Image post-processing includes (A) image subtraction obtained by subtracting each of the pre-contrast images from each post-contrast series image and (B) maximum intensity projection (MIP) images obtained through each orthogonal plane, producing sagittal, coronal, and axial projection.
Using a secondary workstation (Phillips Advantage windows workstation with functional tool software), MR images were analyzed by two radiologists (ME, DE) with breast imaging experience for 14 and 9 years. They were blinded to the clinical and pathological data of the patients. The two radiologists joined and reached a correspondence for controversial cases.
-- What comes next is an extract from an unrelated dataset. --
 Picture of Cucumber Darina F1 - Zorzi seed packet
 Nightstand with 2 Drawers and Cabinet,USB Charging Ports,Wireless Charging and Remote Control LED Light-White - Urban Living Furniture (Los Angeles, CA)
The assessed signs on dynamic MR images were (A) malignant mass pattern (mass lesion or non-mass enhancement); (B) tumor size (TS) (maximum diameter of the lesion, if multiple lesions present we took the maximum diameter of the largest lesion); (C) nipple morphology (NM) (normal or retracted nipple) was assessed on axial T1WI and axial STIR image; (D) symmetry of nipple morphology was assessed on MIP images; (E) tumor nipple enhancement (TNE) (presence of enhancement between tumor and nipple base assessed on early subtraction MR images); (F) tumor nipple distance (TND) (measured from the tumor margin to the base of the nipple on early subtraction MR images); (G) abnormal asymmetric nipple enhancement assessed on early subtraction MR images; and (H) thickening of the periareolar skin when compared with the contralateral NAC, it was assessed on early subtraction MR images.
The pathological reports after surgery were reviewed and the following data were collected: (1) presence of malignant NAC invasion (malignant NAC invasion was defined on pathology as the presence of IDC, DCIS, or invasive lobular carcinoma within the retro-areolar tissue), (2) histologic tumor type, (3) tumor grade, (4) presence of lymphovascular metastasis, (5) presence of lymph node metastasis, and (6) hormone receptor status (ER, PR, Her 2, and Ki67).
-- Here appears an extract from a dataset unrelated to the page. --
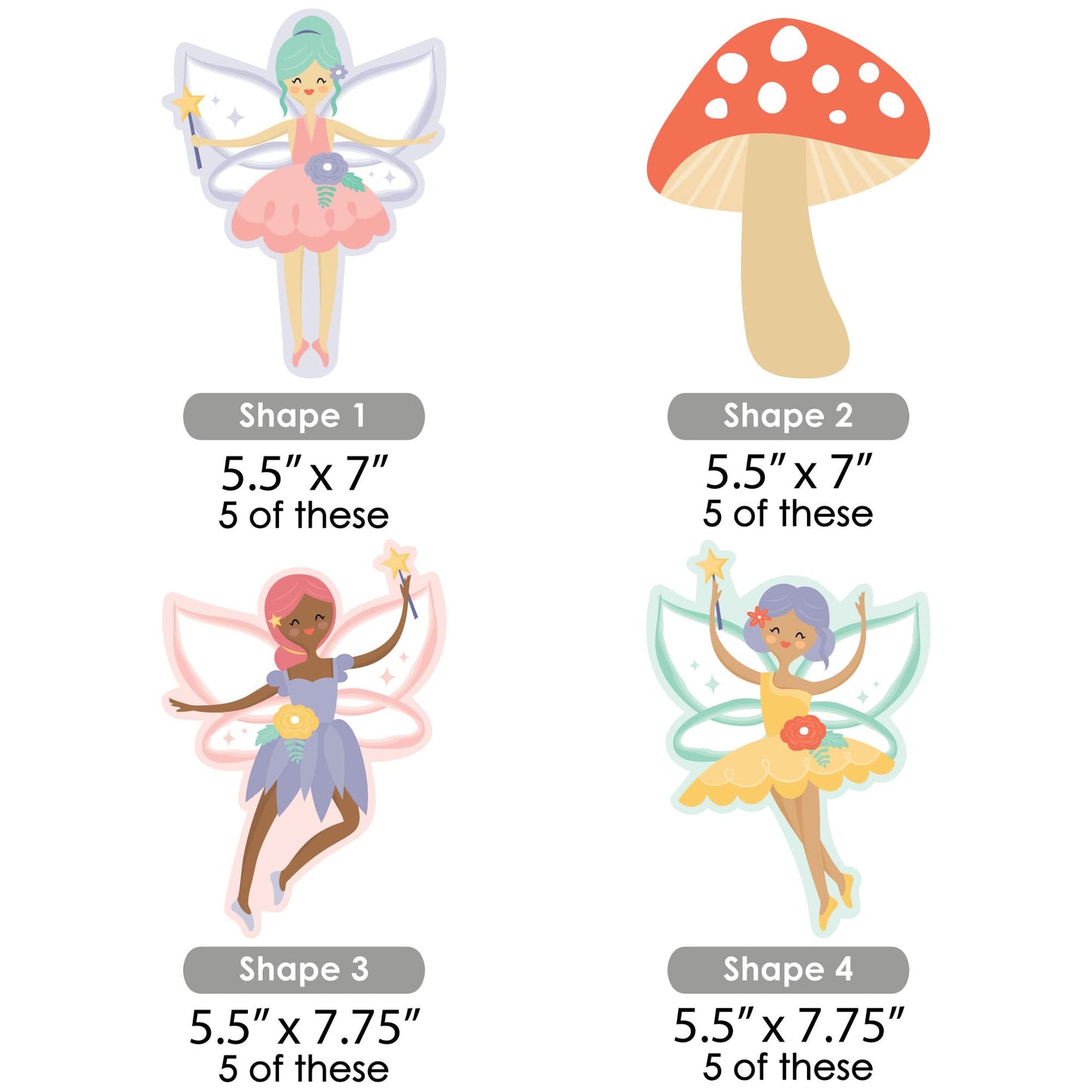 Big Dot of Happiness Let’s Be Fairies - Mushroom Decorations DIY Fairy Garden Birthday Party Essentials - Set of 20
Data were fed to the computer and analyzed using IBM SPSS Corp., released 2013, IBM SPSS Statistics for Windows, Version 22.0. Armonk, NY: IBM Corp. Qualitative data were described using number and percent. Quantitative data were described using median (minimum and maximum), interquartile range for non-parametric data, and mean and standard deviation for parametric data after testing normality using the Shapiro-Wilk test. The significance of the obtained results was judged at the (0.05) level. Student t test was used to compare 2 independent groups. The diagnostic performance (accuracy) of a test to discriminate diseased cases from non-diseased cases is evaluated using receiver operating characteristic (ROC) curve analysis. Sensitivity and specificity were detected from the curve. PPV, NPV, and accuracy were calculated through cross-tabulation. The multivariate logistic regression model was done to determine the best combined parameters for the prediction of malignant NAC invasion by generating AUC with 95% confidence intervals.